Stored data entries:

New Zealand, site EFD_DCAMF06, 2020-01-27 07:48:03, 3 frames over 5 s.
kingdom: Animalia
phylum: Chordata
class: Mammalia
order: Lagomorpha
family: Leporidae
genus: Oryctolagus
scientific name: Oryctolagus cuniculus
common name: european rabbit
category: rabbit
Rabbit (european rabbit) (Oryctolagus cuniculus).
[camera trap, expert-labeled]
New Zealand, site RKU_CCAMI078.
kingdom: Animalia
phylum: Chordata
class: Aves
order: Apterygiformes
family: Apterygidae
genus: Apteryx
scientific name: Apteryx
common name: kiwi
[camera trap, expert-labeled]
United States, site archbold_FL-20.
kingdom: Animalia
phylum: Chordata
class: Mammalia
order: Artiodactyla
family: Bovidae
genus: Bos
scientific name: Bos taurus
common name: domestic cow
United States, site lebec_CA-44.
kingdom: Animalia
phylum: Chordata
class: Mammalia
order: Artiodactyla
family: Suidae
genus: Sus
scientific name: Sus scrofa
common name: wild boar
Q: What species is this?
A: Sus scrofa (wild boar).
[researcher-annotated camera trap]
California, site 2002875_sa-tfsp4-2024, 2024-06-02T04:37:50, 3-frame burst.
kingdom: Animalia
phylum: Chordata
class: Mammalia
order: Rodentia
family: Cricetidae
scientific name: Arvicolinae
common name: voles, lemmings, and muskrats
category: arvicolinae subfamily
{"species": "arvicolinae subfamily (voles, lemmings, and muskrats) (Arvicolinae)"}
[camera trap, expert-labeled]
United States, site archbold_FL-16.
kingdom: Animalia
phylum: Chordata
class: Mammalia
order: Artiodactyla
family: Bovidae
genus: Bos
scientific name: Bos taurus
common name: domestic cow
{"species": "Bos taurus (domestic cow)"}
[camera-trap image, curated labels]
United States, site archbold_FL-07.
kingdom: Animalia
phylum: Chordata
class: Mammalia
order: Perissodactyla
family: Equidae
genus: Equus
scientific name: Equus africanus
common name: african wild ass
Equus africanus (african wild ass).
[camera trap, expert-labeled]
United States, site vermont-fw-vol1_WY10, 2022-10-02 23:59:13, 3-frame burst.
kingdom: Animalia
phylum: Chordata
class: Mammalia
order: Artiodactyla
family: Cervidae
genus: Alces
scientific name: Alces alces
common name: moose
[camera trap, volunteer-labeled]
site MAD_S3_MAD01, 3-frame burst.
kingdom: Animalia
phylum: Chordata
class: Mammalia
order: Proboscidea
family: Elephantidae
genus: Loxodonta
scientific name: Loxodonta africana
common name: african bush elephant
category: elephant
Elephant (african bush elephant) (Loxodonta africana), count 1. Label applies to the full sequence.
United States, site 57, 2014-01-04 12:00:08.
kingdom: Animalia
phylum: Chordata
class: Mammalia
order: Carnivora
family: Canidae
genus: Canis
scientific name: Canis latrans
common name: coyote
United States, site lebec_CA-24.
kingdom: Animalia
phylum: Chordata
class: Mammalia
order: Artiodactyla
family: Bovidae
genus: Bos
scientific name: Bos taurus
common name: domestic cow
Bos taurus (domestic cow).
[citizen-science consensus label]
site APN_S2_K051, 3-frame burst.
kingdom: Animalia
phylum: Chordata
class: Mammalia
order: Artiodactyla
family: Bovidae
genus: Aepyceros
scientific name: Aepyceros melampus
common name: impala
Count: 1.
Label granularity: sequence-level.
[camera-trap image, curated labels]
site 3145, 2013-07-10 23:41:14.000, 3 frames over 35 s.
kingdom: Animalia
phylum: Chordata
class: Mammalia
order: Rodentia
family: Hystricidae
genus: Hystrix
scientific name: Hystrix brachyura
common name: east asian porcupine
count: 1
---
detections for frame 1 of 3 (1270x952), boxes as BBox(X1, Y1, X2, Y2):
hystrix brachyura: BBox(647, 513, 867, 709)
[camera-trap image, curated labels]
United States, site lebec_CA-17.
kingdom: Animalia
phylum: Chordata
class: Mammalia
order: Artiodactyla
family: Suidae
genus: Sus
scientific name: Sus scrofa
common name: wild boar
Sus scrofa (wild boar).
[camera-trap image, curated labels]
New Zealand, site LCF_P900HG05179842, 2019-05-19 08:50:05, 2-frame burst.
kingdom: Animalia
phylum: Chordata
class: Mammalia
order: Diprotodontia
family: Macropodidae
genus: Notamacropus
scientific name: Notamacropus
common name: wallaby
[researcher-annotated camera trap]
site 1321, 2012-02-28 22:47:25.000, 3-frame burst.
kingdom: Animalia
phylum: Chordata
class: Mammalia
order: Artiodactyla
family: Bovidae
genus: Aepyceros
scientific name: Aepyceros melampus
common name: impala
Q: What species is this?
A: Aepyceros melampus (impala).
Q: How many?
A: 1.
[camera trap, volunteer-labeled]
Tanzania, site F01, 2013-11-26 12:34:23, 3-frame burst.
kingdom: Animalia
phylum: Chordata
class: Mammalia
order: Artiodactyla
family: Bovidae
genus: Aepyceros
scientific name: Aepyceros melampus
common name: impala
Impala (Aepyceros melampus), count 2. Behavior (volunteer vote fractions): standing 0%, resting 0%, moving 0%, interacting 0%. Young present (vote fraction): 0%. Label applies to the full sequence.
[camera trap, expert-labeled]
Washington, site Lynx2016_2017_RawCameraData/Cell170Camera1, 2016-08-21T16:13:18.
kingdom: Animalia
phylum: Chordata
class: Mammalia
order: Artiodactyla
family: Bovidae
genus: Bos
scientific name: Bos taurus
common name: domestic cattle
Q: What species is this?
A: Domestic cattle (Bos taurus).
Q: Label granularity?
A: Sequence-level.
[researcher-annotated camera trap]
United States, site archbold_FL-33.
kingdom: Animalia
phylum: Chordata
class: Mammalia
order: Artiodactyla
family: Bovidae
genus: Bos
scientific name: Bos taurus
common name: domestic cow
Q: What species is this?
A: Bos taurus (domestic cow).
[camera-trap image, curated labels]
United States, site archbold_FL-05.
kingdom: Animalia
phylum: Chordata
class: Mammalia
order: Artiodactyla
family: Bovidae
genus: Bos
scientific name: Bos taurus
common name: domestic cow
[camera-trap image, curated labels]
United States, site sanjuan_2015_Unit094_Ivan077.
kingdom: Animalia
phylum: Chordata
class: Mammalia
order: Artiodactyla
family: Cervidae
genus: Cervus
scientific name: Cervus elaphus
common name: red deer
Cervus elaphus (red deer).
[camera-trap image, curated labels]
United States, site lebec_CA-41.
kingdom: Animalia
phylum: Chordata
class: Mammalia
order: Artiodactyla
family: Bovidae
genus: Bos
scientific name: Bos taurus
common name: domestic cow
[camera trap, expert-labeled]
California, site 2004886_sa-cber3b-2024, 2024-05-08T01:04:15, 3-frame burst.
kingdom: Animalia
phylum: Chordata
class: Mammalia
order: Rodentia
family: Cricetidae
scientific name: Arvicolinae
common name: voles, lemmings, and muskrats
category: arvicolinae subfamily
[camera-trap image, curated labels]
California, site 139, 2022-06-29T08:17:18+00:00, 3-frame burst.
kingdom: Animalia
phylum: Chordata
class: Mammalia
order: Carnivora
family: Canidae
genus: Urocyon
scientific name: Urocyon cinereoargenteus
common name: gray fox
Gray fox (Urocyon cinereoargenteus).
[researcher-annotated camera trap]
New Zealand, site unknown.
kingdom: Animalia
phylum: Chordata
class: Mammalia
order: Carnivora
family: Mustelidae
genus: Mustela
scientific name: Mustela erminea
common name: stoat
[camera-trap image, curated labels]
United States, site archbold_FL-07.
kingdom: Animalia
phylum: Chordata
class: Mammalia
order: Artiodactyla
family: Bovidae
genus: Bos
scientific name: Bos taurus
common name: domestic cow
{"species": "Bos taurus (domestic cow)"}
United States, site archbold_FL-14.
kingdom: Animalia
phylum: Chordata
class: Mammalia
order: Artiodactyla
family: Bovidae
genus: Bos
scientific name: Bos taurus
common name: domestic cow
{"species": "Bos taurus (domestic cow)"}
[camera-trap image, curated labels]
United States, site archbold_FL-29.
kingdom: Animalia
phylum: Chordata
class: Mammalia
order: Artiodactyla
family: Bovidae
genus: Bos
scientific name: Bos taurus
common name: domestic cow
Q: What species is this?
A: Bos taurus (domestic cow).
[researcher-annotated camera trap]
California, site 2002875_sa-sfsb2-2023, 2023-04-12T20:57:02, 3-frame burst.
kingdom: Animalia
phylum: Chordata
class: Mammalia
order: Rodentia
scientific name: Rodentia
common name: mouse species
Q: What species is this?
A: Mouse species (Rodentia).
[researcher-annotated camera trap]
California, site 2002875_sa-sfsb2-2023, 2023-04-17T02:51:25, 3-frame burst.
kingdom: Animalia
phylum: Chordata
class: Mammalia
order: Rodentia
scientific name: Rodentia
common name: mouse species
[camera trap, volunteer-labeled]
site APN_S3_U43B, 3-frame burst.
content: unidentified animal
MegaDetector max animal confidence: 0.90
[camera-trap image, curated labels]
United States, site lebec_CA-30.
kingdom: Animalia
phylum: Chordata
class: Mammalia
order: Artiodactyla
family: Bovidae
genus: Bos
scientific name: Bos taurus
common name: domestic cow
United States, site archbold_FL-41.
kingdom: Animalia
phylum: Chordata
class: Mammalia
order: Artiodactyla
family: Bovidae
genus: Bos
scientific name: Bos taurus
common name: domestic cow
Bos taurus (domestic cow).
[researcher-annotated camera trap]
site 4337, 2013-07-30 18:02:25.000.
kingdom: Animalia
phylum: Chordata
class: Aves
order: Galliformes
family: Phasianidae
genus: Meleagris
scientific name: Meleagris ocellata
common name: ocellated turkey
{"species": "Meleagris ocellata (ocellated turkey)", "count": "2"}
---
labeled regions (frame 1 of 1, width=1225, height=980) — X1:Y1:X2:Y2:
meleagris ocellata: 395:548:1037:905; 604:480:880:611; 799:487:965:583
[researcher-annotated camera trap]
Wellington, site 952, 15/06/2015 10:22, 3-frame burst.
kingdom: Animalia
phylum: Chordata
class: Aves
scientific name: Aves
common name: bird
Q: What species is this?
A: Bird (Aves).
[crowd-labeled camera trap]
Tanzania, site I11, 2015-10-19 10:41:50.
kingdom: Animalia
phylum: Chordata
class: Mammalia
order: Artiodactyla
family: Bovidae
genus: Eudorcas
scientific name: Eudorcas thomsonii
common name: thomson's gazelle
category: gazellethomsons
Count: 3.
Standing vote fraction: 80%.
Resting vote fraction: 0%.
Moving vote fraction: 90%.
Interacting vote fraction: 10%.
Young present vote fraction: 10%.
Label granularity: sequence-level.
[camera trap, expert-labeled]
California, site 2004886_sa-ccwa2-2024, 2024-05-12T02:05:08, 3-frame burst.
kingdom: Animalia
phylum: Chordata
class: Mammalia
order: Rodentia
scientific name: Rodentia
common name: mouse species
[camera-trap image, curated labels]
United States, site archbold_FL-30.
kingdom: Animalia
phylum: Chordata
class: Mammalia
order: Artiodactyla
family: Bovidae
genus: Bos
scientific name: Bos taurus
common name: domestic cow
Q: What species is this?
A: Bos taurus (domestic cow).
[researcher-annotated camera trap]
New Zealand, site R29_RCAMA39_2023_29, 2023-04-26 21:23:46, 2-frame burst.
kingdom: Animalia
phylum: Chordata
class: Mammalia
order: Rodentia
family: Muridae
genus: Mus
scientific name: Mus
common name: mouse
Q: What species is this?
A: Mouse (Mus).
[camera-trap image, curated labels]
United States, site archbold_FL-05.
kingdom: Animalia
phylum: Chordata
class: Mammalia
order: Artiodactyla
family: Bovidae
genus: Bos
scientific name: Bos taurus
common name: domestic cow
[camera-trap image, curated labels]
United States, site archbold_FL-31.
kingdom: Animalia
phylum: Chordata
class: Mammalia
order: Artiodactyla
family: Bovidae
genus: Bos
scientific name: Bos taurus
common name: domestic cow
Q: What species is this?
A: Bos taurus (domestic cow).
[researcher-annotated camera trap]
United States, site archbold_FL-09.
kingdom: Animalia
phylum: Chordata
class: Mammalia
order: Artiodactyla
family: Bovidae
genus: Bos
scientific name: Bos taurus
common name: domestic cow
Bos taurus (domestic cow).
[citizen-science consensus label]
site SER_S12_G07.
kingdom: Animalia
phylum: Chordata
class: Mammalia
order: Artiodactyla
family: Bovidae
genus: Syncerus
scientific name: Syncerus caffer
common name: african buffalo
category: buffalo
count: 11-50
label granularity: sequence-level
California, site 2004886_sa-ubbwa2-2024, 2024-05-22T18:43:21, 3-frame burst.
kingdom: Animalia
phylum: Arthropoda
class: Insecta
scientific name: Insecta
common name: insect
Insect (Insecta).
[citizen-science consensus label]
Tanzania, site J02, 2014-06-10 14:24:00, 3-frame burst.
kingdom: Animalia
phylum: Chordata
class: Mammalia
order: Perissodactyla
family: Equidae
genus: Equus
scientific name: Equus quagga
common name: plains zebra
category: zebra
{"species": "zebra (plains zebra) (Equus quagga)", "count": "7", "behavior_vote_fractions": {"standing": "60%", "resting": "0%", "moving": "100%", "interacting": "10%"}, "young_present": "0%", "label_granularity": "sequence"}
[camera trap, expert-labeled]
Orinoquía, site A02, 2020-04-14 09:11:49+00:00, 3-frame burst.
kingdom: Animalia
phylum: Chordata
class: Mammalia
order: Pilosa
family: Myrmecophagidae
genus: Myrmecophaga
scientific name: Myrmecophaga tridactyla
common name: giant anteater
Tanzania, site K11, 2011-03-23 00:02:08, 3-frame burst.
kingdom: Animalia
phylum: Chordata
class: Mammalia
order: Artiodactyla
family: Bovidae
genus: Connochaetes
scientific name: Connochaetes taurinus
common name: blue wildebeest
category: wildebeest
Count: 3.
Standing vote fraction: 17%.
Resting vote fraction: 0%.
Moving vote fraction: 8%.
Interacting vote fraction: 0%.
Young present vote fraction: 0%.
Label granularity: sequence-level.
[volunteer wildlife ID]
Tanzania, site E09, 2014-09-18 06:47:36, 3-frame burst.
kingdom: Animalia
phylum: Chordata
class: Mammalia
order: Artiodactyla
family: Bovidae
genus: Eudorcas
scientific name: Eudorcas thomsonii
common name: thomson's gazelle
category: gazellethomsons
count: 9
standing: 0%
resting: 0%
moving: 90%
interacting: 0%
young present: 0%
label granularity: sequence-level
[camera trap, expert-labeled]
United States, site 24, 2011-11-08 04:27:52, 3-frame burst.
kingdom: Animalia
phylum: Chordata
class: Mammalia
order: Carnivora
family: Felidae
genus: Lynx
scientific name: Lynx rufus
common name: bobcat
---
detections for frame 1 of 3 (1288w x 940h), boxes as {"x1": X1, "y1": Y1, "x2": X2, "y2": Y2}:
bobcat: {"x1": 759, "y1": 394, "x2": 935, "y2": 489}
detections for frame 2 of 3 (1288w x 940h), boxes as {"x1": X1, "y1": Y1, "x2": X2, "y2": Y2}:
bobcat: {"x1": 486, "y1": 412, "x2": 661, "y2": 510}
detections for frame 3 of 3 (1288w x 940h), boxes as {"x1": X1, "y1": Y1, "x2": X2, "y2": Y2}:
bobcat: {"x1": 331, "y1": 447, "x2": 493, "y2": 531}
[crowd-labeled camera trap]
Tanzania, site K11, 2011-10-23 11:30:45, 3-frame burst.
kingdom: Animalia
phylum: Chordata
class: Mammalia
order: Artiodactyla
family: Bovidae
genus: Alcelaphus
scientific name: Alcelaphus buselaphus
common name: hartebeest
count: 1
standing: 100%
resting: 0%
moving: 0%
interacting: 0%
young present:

◆ WHAT IS REQUIRED
Those lines of the records that contain the string "Zealand" should be identified and copied.

◆ RESPONSE BELOW
New Zealand, site EFD_DCAMF06, 2020-01-27 07:48:03, 3 frames over 5 s.
New Zealand, site RKU_CCAMI078.
New Zealand, site LCF_P900HG05179842, 2019-05-19 08:50:05, 2-frame burst.
New Zealand, site unknown.
New Zealand, site R29_RCAMA39_2023_29, 2023-04-26 21:23:46, 2-frame burst.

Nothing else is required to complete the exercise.